- Task instructions
Recast the entries below, starting with the line containing "According to this" and going on through the end of the entries, as a two-column CSV with the columns entry and answer. Give one row per entry, with each field in its own quotes and line breaks replaced by spaces.

────────────────────────────────────────

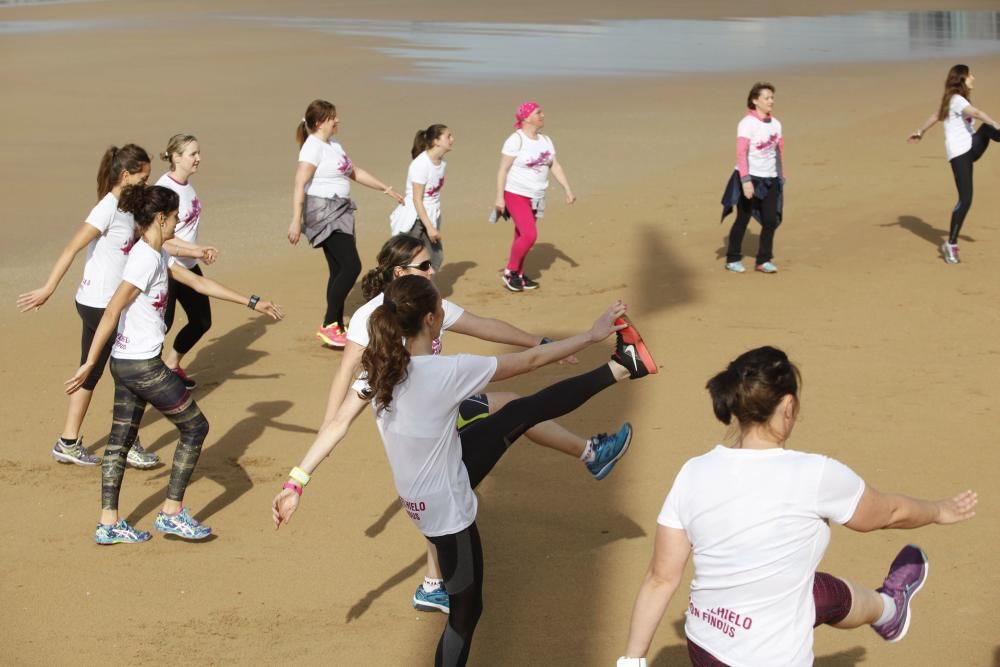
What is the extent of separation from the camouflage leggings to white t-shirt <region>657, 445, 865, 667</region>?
3.35 meters

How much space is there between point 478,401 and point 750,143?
20.4 feet

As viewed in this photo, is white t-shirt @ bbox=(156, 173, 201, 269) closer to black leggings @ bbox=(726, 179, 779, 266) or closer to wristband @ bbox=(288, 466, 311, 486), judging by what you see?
wristband @ bbox=(288, 466, 311, 486)

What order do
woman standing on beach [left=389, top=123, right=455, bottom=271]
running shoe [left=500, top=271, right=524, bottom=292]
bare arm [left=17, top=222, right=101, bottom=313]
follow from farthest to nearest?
running shoe [left=500, top=271, right=524, bottom=292]
woman standing on beach [left=389, top=123, right=455, bottom=271]
bare arm [left=17, top=222, right=101, bottom=313]

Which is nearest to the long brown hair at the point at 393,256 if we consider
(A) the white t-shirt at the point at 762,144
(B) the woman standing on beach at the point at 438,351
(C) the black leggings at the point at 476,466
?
(B) the woman standing on beach at the point at 438,351

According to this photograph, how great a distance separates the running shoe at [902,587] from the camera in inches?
164

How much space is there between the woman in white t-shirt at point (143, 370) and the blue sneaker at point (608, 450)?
1878 mm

────────────────────────────────────────

- Response to the task
entry,answer
"According to this photograph, how great a distance separates the running shoe at [902,587] from the camera in inches?","164"
"How much space is there between the woman in white t-shirt at point (143, 370) and the blue sneaker at point (608, 450)?","1878 mm"